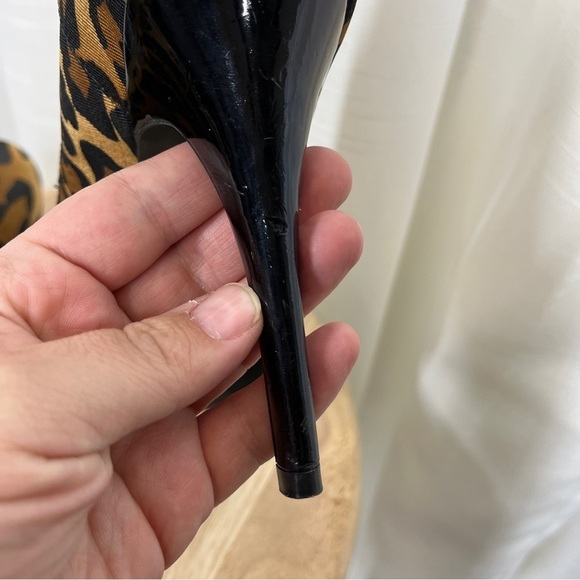 Guess leopard print high heel pumps - Picture 5 of 8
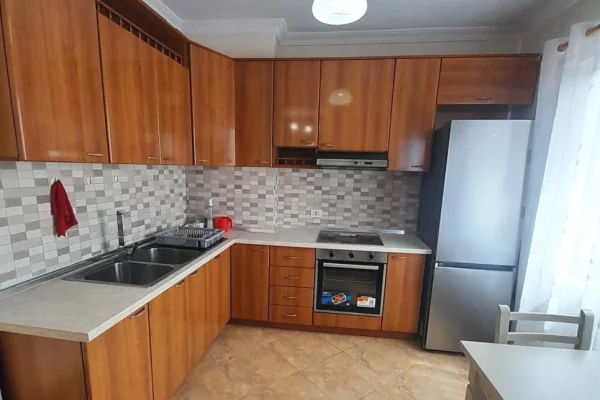 Shtepi me qera Apartament ne Tirane, 1+1, Mobilimi E mobiluar, Pagesa 55,000  Leke.
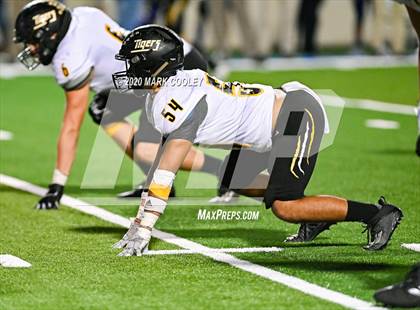 Thumbnail 1 in Sealy vs. Center (UIL D4 Area Playoff) photogallery.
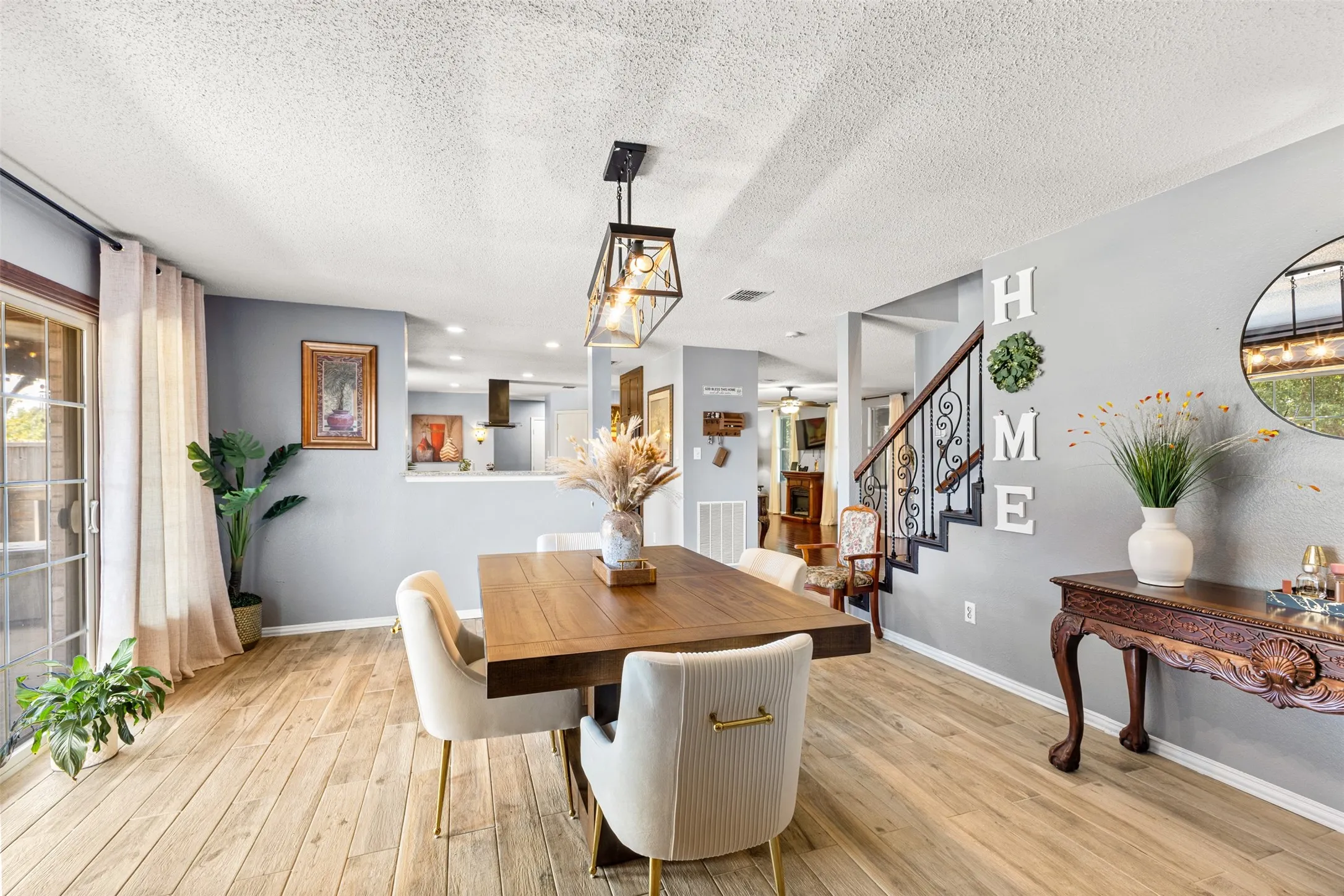 Single Family Residence For Sale in Collin County , 2924 Jamestown Drive, Wylie, Texas 75098, 4 Bedroom, 3 Bathroom, 2 Garage spaces, 2,785 Sqft, built in 2003, mls#21340858, Real Estate Agent in Wylie, Homes For Sale in Collin county, Homes For Sale in Wylie, Realtor in Wylie Texas, Real Estate Brokerage Independent Realty Texas, Luminita Cordes Realtor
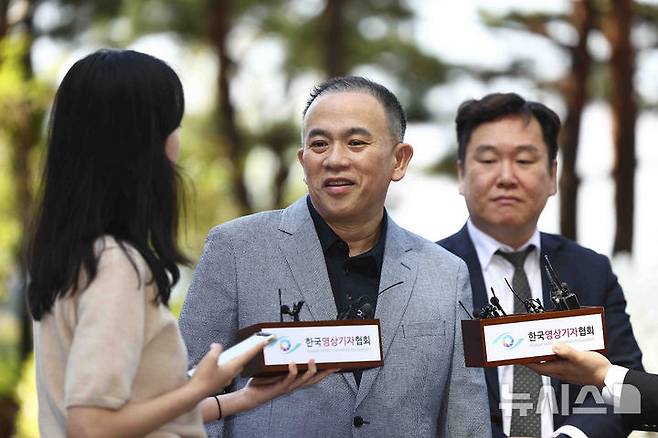 [서울=뉴시스] 김근수 기자 = 윤석열 전 대통령 부부의 공천 개입 의혹을 받는 명태균 씨가 29일 서울 서초구 서울고등검찰청으로 조사를 받기 위해 출석하고 있다. 2025.04.29. ks@newsis.com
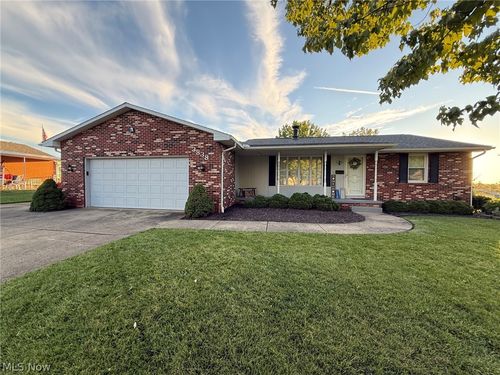 3838 Oakridge Dr, Louisville, OH, 44641-8802 | Card Image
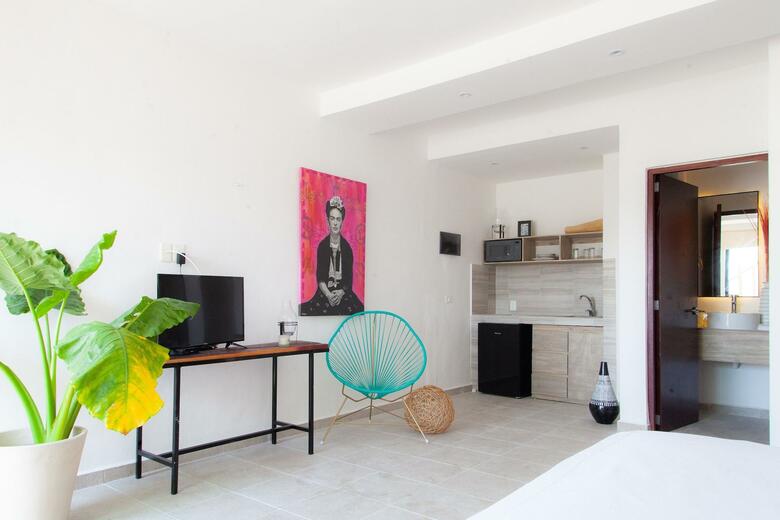 Hotel Dewl Studios & Residences - The Kahlo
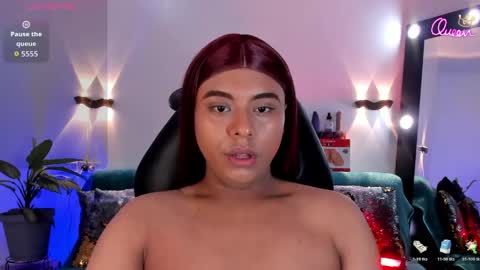 Snapshot of emili_roux chatting on May 2026 10:32:02 AM Emili roux online show from May 2026 10:32:02 AM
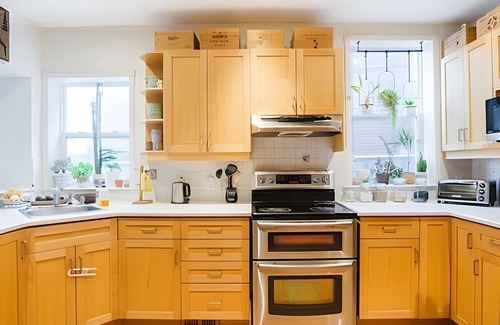Palmerston - Little Italy House | Charming Family House 3 Bdr with Balcony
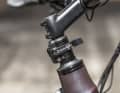This quick-release mechanism allows the front end to be adjusted in height without the need for tools. This ensures that the bike will suit a variety of riders.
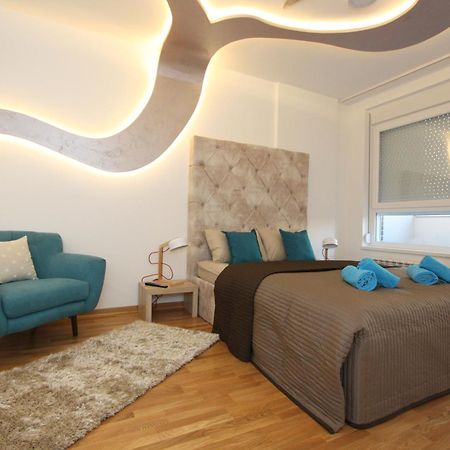 Riviera New Belgrade Apartment, Parking 5 Eur Per Day ภายนอก รูปภาพ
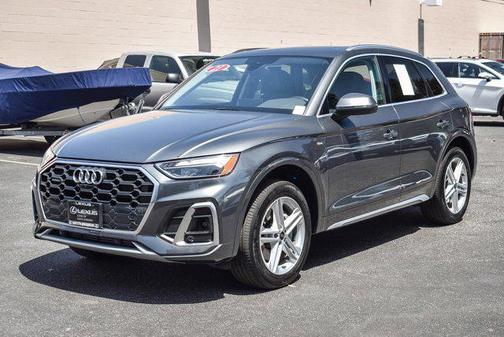 2021 Audi Q5 Premium Plus 55 TFSI e quattro S tronic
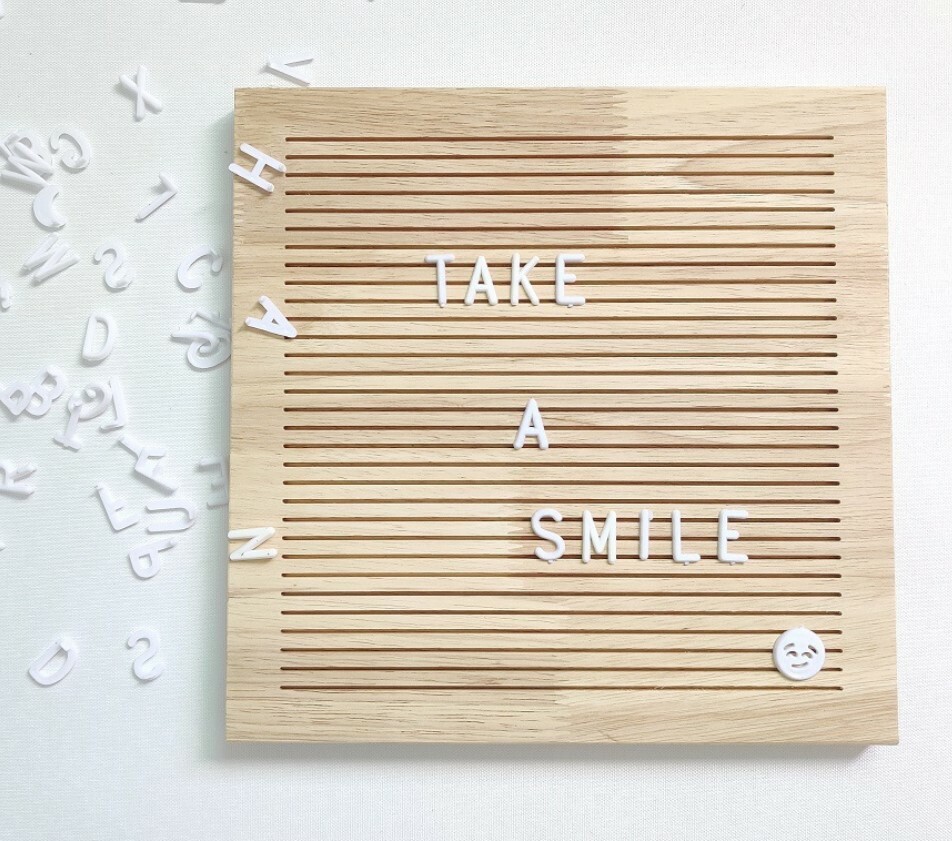 25x25cm 纯橡木字母留言板 | 含 Emoji 和各種符號 | 送3M掛扣  (逢星期日截單後7-14個工作天發貨)
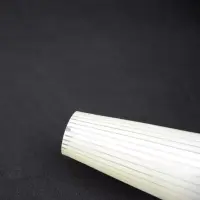 Messing Wandleuchte mit geriffeltem Opalglas – 1950er Mid-Century Vintage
+ + + + + + +
# About this exercise
Make an exact copy of the lines from the one holding "This quick-release mechanism" through the end of the material, both ends included, and keep the pictures out of it.

# Solved problem
This quick-release mechanism allows the front end to be adjusted in height without the need for tools. This ensures that the bike will suit a variety of riders.
 Riviera New Belgrade Apartment, Parking 5 Eur Per Day ภายนอก รูปภาพ
 2021 Audi Q5 Premium Plus 55 TFSI e quattro S tronic
 25x25cm 纯橡木字母留言板 | 含 Emoji 和各種符號 | 送3M掛扣  (逢星期日截單後7-14個工作天發貨)
 Messing Wandleuchte mit geriffeltem Opalglas – 1950er Mid-Century Vintage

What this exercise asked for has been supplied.